Collected data entries
↓

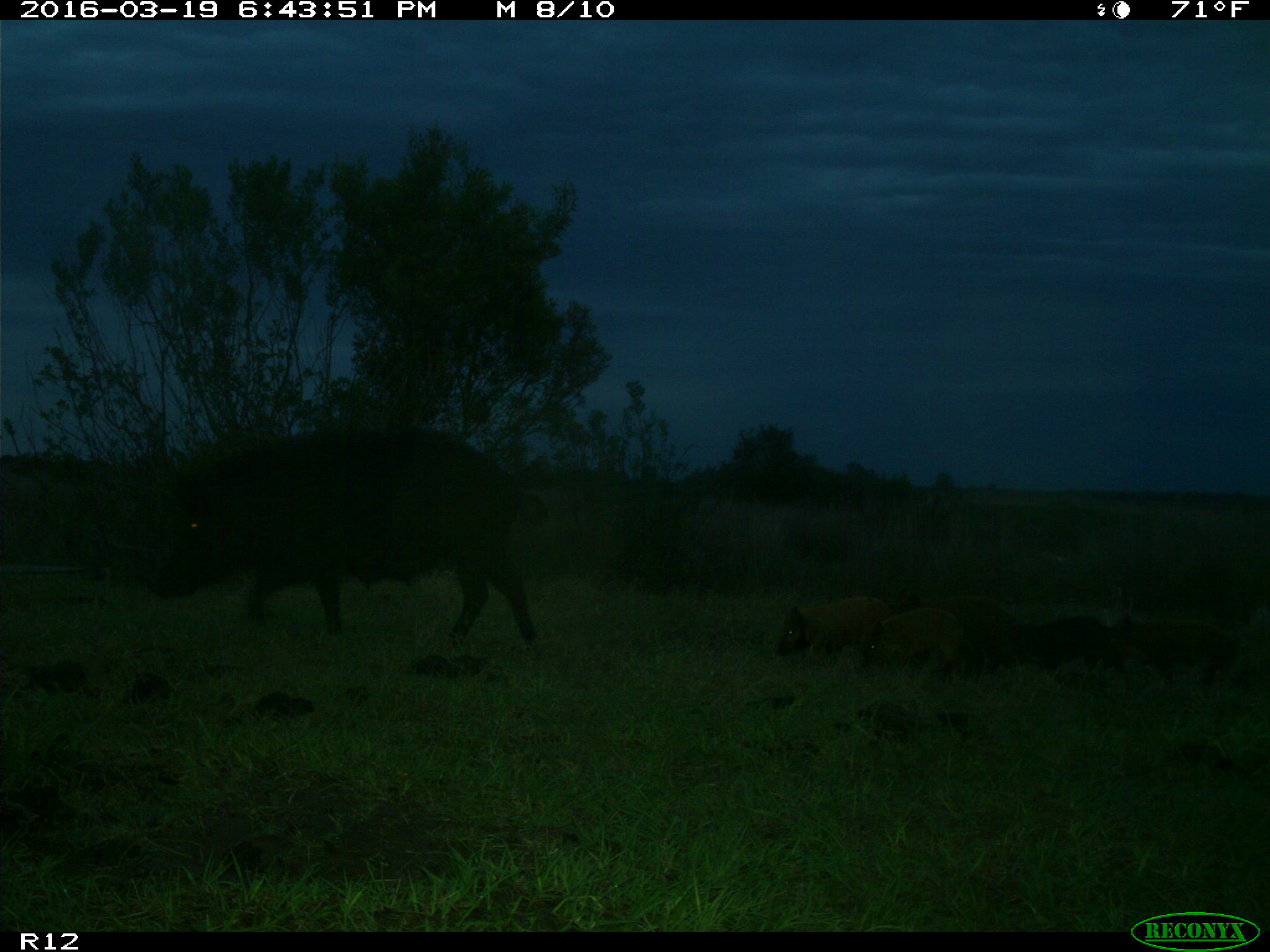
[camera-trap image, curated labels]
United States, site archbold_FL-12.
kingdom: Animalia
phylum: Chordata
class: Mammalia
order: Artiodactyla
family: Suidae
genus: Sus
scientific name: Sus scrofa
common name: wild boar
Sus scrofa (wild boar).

↑
↓

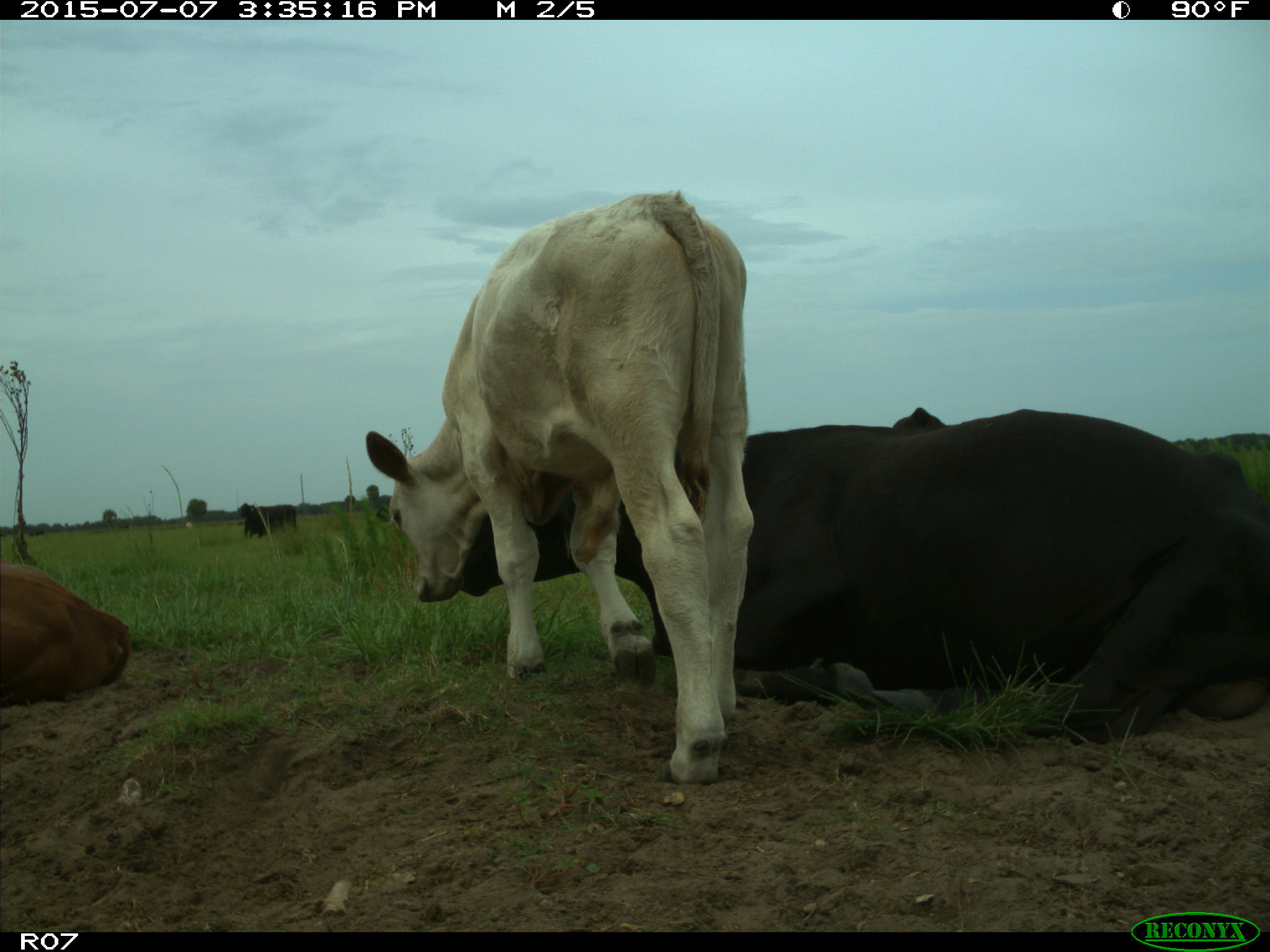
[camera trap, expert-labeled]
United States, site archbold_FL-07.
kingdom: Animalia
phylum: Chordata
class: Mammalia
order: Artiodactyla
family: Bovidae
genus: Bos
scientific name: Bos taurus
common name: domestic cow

↑

Among the lines above, return those that contain the string "United".

• [ANSWER TO THE EXERCISE]:
United States, site archbold_FL-12.
United States, site archbold_FL-07.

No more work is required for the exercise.